24 weeks into my pregnancy with my second child, the doctor discovered an irregular heartbeat. She reassured me that there was likely nothing wrong, but wanted us to go back to the maternal fetal medicine doctor for an ultrasound.
The following week at that appointment, the ultrasound discovered there was something wrong with the baby’s heart. The doctor worked quickly to get us an appointment at our local children’s hospital that day. The head of cardiology at the children’s hospital, after several long echocardiograms, told us he thought it looked like an aneurysm on the outside wall of her heart but that he had never seen this in a fetus.
The following day the doctor had learned from colleagues that this can in fact occur, although it is very rare. He wanted to admit me to the hospital and begin arrhythmia medication which would cross the placenta and work on the heart of the baby.

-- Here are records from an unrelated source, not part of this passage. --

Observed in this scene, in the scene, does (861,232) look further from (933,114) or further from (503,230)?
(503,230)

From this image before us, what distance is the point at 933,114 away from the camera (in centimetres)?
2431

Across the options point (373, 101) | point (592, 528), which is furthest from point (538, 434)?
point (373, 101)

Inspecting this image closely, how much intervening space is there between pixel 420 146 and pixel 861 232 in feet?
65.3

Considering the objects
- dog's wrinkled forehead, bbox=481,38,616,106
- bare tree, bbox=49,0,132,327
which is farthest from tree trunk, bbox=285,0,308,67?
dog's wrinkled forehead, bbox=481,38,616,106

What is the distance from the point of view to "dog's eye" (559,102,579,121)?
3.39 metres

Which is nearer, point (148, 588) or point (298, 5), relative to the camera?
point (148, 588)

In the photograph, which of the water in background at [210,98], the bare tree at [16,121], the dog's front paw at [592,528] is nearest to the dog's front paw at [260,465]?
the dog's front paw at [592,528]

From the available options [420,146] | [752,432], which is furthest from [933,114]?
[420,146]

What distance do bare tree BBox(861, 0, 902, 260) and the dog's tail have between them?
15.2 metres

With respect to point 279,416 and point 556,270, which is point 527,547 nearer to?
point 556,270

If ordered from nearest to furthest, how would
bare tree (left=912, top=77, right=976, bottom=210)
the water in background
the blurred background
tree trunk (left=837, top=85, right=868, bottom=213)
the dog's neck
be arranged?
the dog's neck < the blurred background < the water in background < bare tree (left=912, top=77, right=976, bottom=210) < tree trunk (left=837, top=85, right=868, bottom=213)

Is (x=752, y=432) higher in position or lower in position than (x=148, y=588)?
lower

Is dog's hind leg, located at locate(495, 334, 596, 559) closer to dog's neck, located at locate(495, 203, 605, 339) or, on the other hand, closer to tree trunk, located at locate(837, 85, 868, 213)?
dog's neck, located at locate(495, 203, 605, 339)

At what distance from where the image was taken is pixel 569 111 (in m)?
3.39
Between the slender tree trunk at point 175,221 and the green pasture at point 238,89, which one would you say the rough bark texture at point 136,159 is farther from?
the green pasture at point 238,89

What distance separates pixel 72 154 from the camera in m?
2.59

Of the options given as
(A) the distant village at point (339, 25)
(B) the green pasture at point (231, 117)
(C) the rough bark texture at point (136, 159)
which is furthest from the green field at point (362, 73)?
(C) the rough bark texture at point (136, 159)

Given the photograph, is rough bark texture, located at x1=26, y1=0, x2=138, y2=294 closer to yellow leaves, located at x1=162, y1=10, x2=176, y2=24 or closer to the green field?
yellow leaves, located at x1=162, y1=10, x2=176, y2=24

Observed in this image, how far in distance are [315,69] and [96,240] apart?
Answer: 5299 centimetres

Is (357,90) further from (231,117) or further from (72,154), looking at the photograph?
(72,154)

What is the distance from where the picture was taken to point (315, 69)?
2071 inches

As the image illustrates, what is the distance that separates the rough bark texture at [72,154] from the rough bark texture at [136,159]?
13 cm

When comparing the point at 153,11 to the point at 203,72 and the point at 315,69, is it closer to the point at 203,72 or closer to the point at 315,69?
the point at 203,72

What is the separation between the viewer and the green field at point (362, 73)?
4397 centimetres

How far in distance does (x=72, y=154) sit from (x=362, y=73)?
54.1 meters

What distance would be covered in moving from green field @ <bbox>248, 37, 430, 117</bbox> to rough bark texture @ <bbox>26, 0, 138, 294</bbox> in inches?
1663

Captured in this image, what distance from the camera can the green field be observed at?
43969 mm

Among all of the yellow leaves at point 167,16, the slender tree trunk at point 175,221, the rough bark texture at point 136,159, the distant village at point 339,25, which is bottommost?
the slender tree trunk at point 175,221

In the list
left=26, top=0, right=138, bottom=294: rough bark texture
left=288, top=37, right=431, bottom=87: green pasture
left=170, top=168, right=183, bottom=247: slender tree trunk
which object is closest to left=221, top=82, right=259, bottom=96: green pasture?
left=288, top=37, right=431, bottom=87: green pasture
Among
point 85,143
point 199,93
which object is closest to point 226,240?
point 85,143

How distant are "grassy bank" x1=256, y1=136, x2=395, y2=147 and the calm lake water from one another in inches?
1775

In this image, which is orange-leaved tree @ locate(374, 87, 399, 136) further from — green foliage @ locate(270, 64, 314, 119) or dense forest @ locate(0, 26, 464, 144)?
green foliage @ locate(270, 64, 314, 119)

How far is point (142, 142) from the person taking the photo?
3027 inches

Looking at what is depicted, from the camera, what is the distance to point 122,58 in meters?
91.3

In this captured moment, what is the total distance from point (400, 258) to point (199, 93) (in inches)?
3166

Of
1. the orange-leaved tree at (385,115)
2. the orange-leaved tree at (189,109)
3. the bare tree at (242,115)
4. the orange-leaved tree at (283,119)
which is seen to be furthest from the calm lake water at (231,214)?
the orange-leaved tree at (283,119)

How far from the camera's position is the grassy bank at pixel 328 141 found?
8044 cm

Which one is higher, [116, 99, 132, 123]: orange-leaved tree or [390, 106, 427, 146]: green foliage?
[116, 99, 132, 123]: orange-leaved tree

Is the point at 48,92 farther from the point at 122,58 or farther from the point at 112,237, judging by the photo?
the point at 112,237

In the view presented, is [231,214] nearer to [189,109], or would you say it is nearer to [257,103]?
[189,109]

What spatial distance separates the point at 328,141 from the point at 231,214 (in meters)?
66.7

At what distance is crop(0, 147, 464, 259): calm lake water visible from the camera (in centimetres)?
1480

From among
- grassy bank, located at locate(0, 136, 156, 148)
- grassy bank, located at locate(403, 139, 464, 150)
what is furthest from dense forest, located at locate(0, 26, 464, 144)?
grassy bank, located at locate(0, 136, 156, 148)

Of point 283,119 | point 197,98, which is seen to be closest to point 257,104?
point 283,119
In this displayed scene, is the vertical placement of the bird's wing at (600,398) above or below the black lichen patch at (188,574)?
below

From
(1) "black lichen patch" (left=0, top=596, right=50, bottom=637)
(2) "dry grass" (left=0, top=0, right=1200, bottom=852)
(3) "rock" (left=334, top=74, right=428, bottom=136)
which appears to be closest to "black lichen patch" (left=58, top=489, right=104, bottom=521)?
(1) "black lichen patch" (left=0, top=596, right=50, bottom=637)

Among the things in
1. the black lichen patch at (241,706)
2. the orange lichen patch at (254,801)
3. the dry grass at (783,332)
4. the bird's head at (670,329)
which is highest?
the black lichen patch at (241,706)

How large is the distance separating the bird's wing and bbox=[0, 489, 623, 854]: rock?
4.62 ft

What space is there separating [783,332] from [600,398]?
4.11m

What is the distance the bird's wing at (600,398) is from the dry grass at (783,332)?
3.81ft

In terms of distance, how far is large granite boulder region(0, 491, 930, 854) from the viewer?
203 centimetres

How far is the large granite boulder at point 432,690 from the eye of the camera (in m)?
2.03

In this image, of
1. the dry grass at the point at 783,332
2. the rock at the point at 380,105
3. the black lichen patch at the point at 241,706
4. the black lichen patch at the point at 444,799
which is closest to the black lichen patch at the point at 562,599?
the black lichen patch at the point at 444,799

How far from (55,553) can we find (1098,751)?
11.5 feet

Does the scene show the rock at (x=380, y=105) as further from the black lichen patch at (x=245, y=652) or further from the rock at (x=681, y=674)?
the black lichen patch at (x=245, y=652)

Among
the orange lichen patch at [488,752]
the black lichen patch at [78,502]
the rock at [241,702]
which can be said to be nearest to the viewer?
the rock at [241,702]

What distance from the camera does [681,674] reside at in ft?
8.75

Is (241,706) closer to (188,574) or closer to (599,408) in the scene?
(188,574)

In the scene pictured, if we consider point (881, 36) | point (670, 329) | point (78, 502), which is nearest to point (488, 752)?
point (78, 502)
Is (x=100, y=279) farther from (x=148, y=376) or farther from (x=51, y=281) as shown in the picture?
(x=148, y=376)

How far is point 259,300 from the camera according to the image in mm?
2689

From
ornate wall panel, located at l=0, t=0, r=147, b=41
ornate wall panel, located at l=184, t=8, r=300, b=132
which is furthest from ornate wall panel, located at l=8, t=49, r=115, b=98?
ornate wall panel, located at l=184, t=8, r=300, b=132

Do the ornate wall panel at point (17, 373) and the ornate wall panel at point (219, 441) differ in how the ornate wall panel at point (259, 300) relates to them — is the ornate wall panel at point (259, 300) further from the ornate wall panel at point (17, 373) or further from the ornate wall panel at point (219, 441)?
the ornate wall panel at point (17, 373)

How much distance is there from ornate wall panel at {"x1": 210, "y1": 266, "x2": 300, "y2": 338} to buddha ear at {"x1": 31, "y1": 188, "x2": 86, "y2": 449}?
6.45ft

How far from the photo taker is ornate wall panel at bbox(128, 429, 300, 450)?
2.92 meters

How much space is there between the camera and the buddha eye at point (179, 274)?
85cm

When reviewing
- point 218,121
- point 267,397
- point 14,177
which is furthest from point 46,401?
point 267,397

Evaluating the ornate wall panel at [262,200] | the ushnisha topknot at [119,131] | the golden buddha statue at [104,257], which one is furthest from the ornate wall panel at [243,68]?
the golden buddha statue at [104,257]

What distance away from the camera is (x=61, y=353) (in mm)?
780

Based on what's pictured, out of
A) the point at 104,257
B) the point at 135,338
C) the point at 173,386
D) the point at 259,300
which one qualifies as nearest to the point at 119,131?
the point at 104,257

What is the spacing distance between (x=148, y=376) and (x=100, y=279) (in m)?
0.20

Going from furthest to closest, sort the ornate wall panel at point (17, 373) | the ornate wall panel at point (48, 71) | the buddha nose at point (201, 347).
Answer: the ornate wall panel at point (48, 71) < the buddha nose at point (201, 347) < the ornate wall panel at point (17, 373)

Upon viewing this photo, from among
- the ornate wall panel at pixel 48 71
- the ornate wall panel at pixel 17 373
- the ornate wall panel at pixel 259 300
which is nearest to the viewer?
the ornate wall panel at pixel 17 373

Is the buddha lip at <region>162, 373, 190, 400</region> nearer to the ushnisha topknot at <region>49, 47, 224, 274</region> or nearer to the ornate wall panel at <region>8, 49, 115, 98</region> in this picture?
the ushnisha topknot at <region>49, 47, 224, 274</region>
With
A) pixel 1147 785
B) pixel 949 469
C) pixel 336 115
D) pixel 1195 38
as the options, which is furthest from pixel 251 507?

While this aggressive treatment seemed to present options for the baby, it presented risks for me. What about my child at home? What if this medicine affected me? The cardiologist was there to treat and try to save the life of the baby. But what about me, where was my care provider? After much of my own research it appeared that the prognosis for this pregnancy was poor. The complications of the aneurysm with the arrhythmia rarely had a good survival rate. With this knowledge I felt I needed to go back to the doctor who was my provider to find a balanced perspective.
Our MFM (maternal fetal medicine) doctor had done much of the same research and did not disagree with our conclusions. She was so patient and supportive and helped provide us with the best information she could so we could make a decision. With the very grey diagnosis and conditions seeming to worsen, we made the heart wrenching choice to ensure this child did not suffer, did not gasp for breath when her lungs may not work, did not have an aneurysm rupture. Our baby was born sleeping at 26.5 weeks. We were lucky to have such a compassionate care team. Their understanding was important in our subsequent pregnancy, too.